Source code for ramanspy.preprocessing.baseline

from numbers import Number
from typing import List, Tuple
import numpy as np
import pybaselines

from . import PreprocessingStep


"""
List of the available methods for spectral baseline correction offered by the package.
"""


class PybaselinesCorrector(PreprocessingStep):
    """
    A class that wraps pybaselines baseline correction function and converts them to an executable :class:`.Preprocessing` object.
    """

    @staticmethod
    def _pybaselines_baseline_extractor(func):
        # Wrapper that extracts the baseline result and discard the params result from the given pybaselines method.
        def wrap(*args, **kwargs):
            baseline, params = func(*args, **kwargs)
            return baseline

        return wrap

    @staticmethod
    def _pybaselines_broadcaster(func):
        # Wrapper that applies the given pybaselines function over the n-dimensional data provided.
        def wrap(intensity_data, spectral_axis, **kwargs):
            extractor_func = PybaselinesCorrector._pybaselines_baseline_extractor(func)
            baseline_data = np.apply_along_axis(extractor_func, axis=-1, arr=intensity_data, x_data=spectral_axis, **kwargs)
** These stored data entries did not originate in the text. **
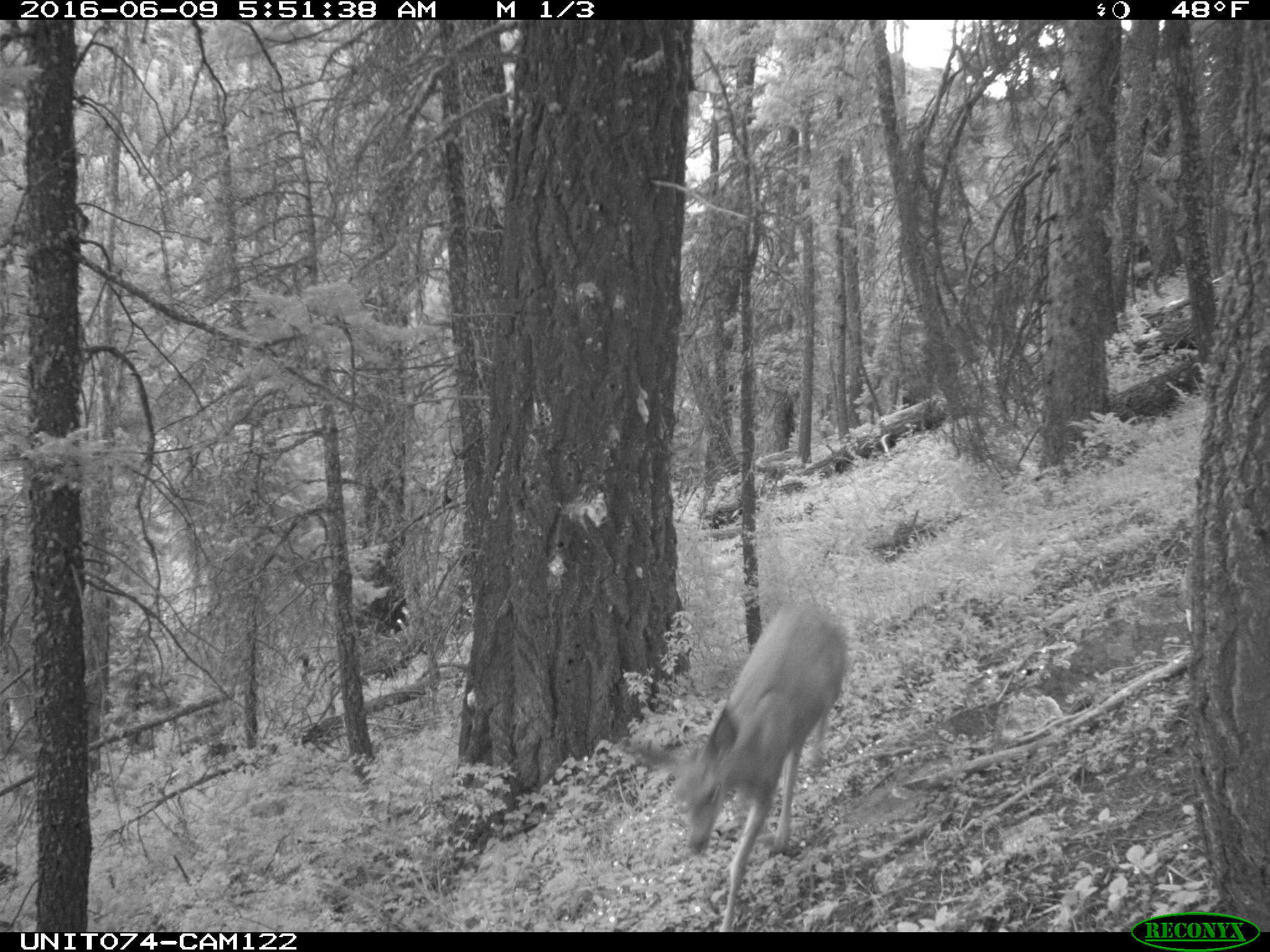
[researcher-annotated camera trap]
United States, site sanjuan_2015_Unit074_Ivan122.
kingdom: Animalia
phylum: Chordata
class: Mammalia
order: Artiodactyla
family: Cervidae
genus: Odocoileus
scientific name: Odocoileus hemionus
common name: mule deer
            preprocessed_spectral_data = intensity_data - baseline_data

            return preprocessed_spectral_data, spectral_axis

        return wrap

    def __init__(self, pybaselines_function, **kwargs):
        # Using the wrappers in the class, create a PreprocessingStep object that applies the pybaselines function provided.

        broadcastable_pybaselines_function = PybaselinesCorrector._pybaselines_broadcaster(pybaselines_function)
        super().__init__(broadcastable_pybaselines_function, **kwargs)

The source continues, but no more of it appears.